Texto do documento:

15ª - Aliás, no sentido de que em liquidação a sociedade cretícia é representada
conforme se dispõe no D.L. 30.689 de 27.8.40 já assim tem decidido esta
Instância Constitucional (Acórdãos 453/93, 450/93 e 449/93 da 1ª Secção do T.C.
de 15/07).
Pronunciando-se sobre a questão prévia do não
conhecimento do recurso (suscitada pela COMISSÃO LIQUIDATÁRIA DA T...), a
recorrente T..., S.A veio sustentar a regularidade da representação no
requerimento da suspensão de eficácia (e, assim, no recurso para este Tribunal
da decisão que a não decretou), mandatando, para o efeito, o advogado que a
representa.
3. Corridos os vistos, cumpre decidir.
II. Fundamentos:
4. Questão prévia do não conhecimento do recurso:
A T..., SA - que se constituira em 13 de Outubro de
1988 e fora autorizada a exercer a actividade de intermediação em valores
mobiliários - viu ser-lhe cassada a respectiva autorização, pela Portaria nº
218-A/92 (Diário da República, II série, nº 157, de 9 de Julho de 1992), que
reza assim:
Tendo sido comunicada pela Comissão do Mercado de Valores Mobiliários no
exercício das funções que lhe estão legalmente cometidas, a prática de actos
pela referida sociedade corretora e a existência de situações subsumíveis nas
als. c), d), e) e f) do nº 1 do art. 626º do Código do Mercado de Valores
Mobiliários, aprovado pelo Dec.-Lei 142-A/91, de 10‑4;
Considerando que os supracitados actos e situações constituem, nos termos do
art. 626º do Código do Mercado de Valores Mobiliários e do art. 10º do Dec.‑Lei
23/86, de 18-2, aplicável às sociedades corretoras por força do Dec.-Lei
229-I/88, de 4-7, fundamento para ser revogada a autorização concedida à
mencionada T..., S.A., para operar como intermediário financeiro;
Considerando o disposto na al. a) do nº 2 do art. 628º do Código do Mercado de
Valores Mobiliários e no nº 5 do art. 10º do citado Dec.-Lei 23/86;
Manda o Governo pelo Secretário de Estado do Tesouro, ouvidos o Banco de
Portugal e a Comissão do Mercado de Valores Mobiliários, nos termos do nº 1 do
art. 627º do Código do Mercado de Valores Mobiliários, e ao abrigo do Desp.

Material fornecido:
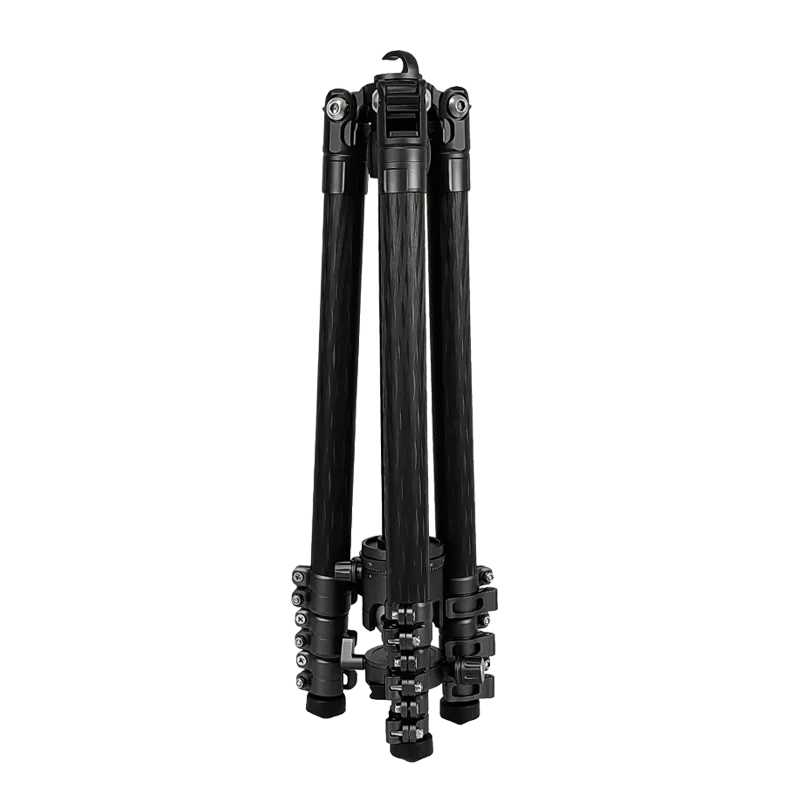 Camera DSLR Tripod for Travel Lightweight carbon fiber 360 Degree Ball Head Tripod, Monopod selfie stick stand tripod wi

O que se pede: Copie do acórdão, sem nenhuma alteração, o trecho que começa nas palavras que contêm "15ª - Aliás, no" e termina em "representa.".

Resposta ao exercício:
15ª - Aliás, no sentido de que em liquidação a sociedade cretícia é representada
conforme se dispõe no D.L. 30.689 de 27.8.40 já assim tem decidido esta
Instância Constitucional (Acórdãos 453/93, 450/93 e 449/93 da 1ª Secção do T.C.
de 15/07).
Pronunciando-se sobre a questão prévia do não
conhecimento do recurso (suscitada pela COMISSÃO LIQUIDATÁRIA DA T...), a
recorrente T..., S.A veio sustentar a regularidade da representação no
requerimento da suspensão de eficácia (e, assim, no recurso para este Tribunal
da decisão que a não decretou), mandatando, para o efeito, o advogado que a
representa.